▶ **Activité 1**:
Pour chaque affirmation ci-dessous, dites si elle concorde avec le texte sur les enseignants TZR, puis justifiez votre oui ou votre non en recopiant les mots décisifs du texte entre guillemets.
(a) Plus les remplacements sont courts, plus l'instabilité est forte.
(b) Les professeurs TZR disposent plus souvent que les autres de ressources relationnelles importantes.
(c) Un déracinement géographique accentue l'effet du statut.
▶ **Activité 2**:
Répondez brièvement à ces questions à partir du texte sur les enseignants TZR.
(a) Entre quels deux éléments ces enseignants sont-ils pris dans un conflit identitaire ?
(b) Par qui sont-ils souvent stigmatisés ?
(c) De quels milieux se retrouvent-ils isolés en cas de déracinement géographique ?

▶ **Texte de la page**:
»»
En effet, le statut de TZR ne permet pas une confrontation aux réalités quotidiennes suffisamment stable pour élaborer un apprentissage au métier classique. Or, cette stabilité concourt grandement à atténuer le « choc » ressenti par la prise de repères progressive et l’instauration de routines de fonctionnement. Ils se retrouvent dans une situation où ils ne peuvent pas réaliser correctement leur métier, d’où un sentiment « d’incompétence » éprouvé. Ils sont pris dans un conflit identitaire entre le statut et le métier. En raison des modalités du statut, ils se retrouvent dans l’impossibilité d’intégrer pleinement une équipe pédagogique/éducative et sont souvent stigmatisés par les élèves et leurs collègues. Cependant, la durée des remplacements est déterminante. Plus ils sont courts, plus l’instabilité est importante. Ainsi, les professeurs TZR et, dans une moindre mesure ceux affectés sur plusieurs établissements, disposent moins souvent que les autres de ressources relationnelles importantes. Leur intégration professionnelle étant plus instable ou partielle, ils sont plus sujets à l’isolement à l’entrée dans le métier. L’effet du statut est d’autant plus grand lorsqu’il est combiné à un déracinement géographique. Ces enseignants se retrouvent alors isolés de leur milieu familial et amical. Ils n’ont pas forcément l’occasion, mis à part lors des remplacements longs ou à l’année, de créer un réseau professionnel et amical stable.
««
▶ **Données affichées**:
»»
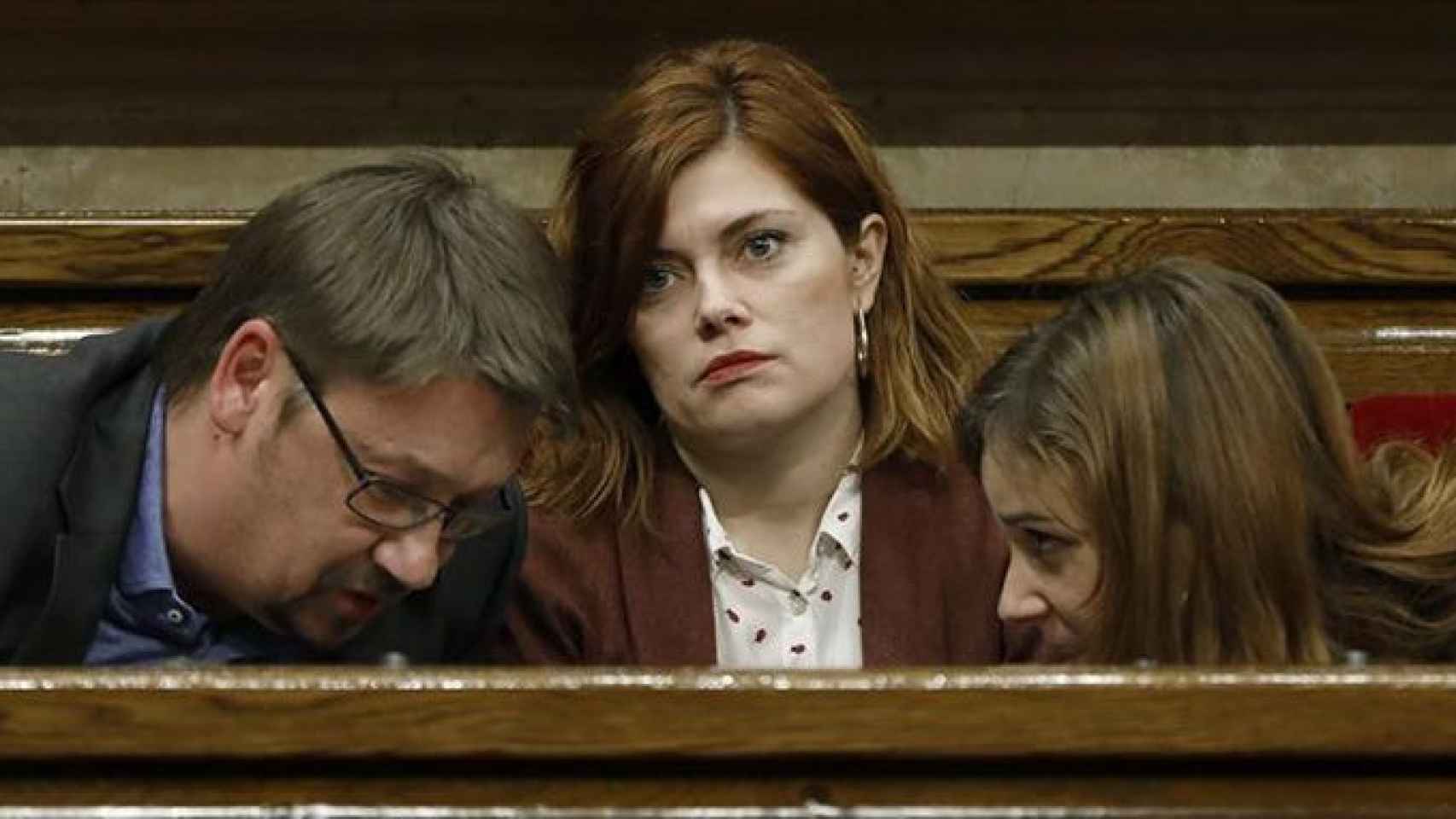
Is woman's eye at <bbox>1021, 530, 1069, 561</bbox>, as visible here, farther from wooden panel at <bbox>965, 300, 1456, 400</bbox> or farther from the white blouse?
««
▶ **Résultat 1**:
(a) Oui : « Plus ils sont courts, plus l’instabilité est importante. »
(b) Non : « disposent moins souvent que les autres de ressources relationnelles importantes »
(c) Oui : « L’effet du statut est d’autant plus grand lorsqu’il est combiné à un déracinement géographique. »

▶ **Résultat 2**:
(a) Entre le statut et le métier.
(b) Par les élèves et leurs collègues.
(c) De leur milieu familial et amical.